Commons:Bots/Requests/Picasa Review Bot

From Wikimedia Commons, the free media repository
Jump to navigation Jump to search

Picasa Review Bot (talk · contribs)

Operator: Dcoetzee (talk)

Bot's tasks for which permission is being sought: Much like User:FlickreviewR, this bot reviews files uploaded from Picasa and either marks them reviewed if the image and license match and are valid, or marks it requiring human review otherwise. Here's an example of a passed review, and an example of a failed review.
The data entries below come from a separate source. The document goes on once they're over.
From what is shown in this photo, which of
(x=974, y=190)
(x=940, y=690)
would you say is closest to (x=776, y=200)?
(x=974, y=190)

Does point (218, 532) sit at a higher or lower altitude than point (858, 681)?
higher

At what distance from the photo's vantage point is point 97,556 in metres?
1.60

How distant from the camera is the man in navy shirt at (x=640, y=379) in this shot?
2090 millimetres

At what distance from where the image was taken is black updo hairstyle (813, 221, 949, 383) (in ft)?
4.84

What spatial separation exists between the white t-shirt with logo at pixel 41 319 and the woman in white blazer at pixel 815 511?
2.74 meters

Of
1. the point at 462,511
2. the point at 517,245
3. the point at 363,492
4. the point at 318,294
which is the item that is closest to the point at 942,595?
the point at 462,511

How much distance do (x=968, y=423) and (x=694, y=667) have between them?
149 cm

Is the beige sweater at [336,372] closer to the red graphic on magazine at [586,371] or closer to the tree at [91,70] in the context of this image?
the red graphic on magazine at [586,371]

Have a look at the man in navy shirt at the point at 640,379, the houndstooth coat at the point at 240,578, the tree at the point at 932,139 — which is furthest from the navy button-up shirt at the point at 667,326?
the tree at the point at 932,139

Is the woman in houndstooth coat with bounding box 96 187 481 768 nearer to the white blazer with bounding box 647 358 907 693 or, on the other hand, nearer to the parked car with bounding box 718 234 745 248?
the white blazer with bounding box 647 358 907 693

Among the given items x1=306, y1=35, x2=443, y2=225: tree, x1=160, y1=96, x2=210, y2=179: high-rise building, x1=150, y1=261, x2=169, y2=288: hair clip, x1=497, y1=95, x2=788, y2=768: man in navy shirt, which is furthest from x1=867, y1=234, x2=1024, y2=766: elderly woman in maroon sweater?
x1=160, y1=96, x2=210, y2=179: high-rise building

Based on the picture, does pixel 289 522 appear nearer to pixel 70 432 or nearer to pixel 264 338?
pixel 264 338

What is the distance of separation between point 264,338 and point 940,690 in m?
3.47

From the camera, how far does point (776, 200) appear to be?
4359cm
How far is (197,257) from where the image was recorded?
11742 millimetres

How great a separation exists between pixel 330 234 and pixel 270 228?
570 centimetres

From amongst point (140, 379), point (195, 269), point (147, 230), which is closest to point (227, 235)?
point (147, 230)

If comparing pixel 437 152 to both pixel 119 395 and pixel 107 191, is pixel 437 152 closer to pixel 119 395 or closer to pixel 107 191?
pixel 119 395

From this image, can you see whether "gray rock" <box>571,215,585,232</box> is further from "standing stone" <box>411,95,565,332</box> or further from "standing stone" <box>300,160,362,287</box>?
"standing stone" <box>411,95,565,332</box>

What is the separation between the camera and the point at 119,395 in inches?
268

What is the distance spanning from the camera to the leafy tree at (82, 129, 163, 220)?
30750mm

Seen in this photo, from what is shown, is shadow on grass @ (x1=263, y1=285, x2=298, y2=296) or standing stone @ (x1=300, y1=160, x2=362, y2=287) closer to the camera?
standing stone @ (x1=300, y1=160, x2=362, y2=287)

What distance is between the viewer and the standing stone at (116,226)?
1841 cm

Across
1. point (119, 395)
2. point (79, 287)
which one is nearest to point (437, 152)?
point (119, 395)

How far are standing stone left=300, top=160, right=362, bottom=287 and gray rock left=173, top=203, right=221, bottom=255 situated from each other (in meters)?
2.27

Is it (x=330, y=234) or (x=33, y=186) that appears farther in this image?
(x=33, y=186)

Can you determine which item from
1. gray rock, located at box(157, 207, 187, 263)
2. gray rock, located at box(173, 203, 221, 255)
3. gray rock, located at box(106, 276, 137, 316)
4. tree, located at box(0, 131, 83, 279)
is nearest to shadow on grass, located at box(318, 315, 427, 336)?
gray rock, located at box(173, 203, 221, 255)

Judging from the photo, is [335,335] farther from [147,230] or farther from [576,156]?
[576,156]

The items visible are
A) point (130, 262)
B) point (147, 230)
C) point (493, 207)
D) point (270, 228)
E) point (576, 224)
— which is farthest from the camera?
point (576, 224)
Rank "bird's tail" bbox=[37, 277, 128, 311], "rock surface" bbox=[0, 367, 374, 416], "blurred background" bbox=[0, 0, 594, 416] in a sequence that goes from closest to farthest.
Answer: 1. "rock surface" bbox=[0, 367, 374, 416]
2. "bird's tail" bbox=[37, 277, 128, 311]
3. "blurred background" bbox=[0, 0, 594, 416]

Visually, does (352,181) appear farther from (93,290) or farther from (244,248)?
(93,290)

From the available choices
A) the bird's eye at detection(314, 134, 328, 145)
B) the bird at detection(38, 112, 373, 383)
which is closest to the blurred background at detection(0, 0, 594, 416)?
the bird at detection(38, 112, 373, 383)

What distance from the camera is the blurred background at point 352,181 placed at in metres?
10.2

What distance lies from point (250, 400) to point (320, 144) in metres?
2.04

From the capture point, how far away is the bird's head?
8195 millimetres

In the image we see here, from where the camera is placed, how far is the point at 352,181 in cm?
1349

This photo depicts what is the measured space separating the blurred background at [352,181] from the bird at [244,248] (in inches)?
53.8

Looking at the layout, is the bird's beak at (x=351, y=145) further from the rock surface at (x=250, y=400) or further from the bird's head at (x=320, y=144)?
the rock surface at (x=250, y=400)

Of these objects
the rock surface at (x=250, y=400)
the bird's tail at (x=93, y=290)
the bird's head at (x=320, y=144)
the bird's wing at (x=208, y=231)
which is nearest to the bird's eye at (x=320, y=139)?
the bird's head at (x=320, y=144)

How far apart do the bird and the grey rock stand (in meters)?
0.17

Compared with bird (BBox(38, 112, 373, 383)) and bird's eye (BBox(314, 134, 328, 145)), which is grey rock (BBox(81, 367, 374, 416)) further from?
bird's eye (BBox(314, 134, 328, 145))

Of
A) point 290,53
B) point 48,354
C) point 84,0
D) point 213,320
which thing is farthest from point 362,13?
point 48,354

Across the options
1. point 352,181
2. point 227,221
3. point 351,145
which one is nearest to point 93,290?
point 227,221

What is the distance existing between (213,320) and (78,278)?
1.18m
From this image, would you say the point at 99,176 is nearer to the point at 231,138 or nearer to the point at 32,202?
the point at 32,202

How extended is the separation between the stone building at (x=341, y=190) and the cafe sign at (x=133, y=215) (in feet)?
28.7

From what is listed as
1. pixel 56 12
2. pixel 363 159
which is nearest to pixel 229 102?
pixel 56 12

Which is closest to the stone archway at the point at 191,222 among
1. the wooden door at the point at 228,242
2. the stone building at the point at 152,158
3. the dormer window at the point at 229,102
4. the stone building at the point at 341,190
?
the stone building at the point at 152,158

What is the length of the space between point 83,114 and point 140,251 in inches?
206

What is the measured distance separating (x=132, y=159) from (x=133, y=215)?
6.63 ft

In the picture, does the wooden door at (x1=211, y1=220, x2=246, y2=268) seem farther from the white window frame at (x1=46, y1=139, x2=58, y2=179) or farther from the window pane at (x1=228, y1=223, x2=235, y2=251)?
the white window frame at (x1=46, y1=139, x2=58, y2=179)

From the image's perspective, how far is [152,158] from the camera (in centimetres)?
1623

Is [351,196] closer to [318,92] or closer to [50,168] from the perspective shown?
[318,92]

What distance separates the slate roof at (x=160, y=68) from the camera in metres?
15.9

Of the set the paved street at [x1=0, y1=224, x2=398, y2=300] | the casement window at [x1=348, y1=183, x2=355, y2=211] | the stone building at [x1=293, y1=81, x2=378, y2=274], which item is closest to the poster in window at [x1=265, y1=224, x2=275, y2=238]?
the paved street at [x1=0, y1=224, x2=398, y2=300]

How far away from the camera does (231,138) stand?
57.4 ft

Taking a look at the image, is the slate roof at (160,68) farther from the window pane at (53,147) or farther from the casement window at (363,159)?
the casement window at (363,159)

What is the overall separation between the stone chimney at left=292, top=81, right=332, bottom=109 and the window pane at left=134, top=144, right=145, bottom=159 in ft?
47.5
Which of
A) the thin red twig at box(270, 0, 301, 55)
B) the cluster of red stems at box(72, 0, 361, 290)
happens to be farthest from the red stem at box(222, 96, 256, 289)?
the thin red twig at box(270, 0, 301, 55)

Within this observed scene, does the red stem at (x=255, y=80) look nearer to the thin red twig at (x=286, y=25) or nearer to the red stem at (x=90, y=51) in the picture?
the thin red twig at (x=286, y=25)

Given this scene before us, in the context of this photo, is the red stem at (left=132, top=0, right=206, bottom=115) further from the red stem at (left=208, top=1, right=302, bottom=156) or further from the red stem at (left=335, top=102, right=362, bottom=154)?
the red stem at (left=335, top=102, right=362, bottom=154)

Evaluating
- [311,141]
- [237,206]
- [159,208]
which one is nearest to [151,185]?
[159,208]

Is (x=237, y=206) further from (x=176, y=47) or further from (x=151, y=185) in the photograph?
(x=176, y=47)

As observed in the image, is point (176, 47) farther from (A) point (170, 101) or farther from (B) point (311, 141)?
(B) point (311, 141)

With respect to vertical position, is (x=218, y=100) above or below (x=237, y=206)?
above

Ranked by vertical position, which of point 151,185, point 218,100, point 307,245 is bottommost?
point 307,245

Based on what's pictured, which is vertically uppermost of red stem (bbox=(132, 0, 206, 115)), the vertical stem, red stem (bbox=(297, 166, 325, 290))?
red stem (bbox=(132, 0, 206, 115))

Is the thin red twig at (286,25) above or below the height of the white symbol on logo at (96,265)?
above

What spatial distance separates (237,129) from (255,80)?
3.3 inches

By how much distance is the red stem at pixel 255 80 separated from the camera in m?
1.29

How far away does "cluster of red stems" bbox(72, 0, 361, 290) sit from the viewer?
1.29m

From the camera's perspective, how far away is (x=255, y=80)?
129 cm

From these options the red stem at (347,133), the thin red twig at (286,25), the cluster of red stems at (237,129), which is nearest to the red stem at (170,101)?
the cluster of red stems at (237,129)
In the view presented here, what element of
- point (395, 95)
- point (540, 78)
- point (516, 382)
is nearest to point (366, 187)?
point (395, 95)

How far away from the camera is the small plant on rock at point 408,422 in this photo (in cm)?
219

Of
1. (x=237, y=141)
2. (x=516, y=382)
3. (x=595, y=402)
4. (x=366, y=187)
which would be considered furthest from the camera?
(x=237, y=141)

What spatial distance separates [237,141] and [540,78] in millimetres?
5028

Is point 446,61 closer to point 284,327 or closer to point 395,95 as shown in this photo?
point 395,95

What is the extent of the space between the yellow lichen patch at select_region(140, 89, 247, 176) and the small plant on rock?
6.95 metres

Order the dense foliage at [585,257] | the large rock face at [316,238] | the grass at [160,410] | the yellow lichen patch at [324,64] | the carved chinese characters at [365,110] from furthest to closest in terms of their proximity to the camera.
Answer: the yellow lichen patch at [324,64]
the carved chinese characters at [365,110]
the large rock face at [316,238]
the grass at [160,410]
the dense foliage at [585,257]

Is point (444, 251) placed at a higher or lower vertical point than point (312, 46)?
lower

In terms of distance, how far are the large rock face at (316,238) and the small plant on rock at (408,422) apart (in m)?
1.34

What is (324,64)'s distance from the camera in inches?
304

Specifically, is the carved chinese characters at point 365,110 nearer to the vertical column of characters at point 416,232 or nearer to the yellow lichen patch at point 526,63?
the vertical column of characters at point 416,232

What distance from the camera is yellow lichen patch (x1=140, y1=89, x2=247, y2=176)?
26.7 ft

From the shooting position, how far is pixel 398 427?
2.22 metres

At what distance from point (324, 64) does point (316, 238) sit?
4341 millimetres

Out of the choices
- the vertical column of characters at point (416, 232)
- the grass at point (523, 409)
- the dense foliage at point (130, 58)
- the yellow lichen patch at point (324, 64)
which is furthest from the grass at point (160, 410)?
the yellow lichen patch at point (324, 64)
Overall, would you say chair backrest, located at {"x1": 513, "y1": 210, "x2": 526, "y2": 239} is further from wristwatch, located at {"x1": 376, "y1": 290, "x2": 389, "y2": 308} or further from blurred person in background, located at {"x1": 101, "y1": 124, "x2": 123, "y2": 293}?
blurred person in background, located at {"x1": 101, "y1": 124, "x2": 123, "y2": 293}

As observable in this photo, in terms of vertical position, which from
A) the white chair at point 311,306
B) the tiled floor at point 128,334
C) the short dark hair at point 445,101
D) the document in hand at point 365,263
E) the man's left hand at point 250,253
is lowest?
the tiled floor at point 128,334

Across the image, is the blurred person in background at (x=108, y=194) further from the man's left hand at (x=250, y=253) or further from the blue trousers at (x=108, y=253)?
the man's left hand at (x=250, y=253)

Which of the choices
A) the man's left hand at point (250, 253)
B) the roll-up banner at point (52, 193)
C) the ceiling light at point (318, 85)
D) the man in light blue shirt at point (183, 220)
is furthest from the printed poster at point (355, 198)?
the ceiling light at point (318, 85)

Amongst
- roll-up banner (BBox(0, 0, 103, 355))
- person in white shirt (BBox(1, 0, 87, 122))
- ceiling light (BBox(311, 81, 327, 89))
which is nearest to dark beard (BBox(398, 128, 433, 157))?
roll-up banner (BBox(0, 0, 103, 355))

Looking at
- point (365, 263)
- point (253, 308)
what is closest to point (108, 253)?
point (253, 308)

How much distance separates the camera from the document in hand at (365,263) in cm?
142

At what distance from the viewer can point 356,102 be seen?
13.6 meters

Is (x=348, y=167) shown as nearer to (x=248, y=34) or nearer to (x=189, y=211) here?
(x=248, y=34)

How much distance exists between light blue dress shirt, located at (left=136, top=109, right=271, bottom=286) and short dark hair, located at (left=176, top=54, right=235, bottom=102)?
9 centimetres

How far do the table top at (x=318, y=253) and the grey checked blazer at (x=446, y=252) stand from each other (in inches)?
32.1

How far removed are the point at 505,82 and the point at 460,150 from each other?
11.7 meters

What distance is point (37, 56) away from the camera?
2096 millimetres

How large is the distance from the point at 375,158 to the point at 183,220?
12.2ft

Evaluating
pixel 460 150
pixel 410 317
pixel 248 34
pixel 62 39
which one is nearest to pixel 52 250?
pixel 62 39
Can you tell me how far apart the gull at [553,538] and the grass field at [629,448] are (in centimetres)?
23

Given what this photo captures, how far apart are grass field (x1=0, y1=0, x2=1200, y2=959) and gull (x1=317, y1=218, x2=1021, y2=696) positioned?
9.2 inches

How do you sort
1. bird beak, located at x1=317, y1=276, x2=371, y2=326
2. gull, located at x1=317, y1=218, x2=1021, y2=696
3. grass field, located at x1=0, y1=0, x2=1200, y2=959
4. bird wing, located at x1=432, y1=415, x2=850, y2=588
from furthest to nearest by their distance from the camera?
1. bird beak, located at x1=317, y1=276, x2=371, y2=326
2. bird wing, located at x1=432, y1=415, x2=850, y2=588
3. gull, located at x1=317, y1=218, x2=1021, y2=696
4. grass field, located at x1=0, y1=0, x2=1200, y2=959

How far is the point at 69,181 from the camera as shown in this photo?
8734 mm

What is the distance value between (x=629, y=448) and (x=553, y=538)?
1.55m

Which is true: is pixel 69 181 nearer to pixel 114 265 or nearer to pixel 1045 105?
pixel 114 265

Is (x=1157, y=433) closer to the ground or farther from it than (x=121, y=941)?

Automatic or manually assisted: The bot is fully automated. To avoid any mistakes, the full-resolution file at the source must be an exact match, as must the license. Detecting thumbnails would be a future extension. Update: The bot now detects downscaled images using a simple mean-squared difference test and uploads the original full-resolution version. See e.g. File:Bychkov igor.jpg. It skips images that have been modified from the original. Another new feature: People who upload Picasa images often just supply the album or even just the user. Picasa Review Bot will now search Picasa for the right image, add its URL to the image description page, and then proceed to review it normally. It also now gives the reason for rejection in the review failed tag.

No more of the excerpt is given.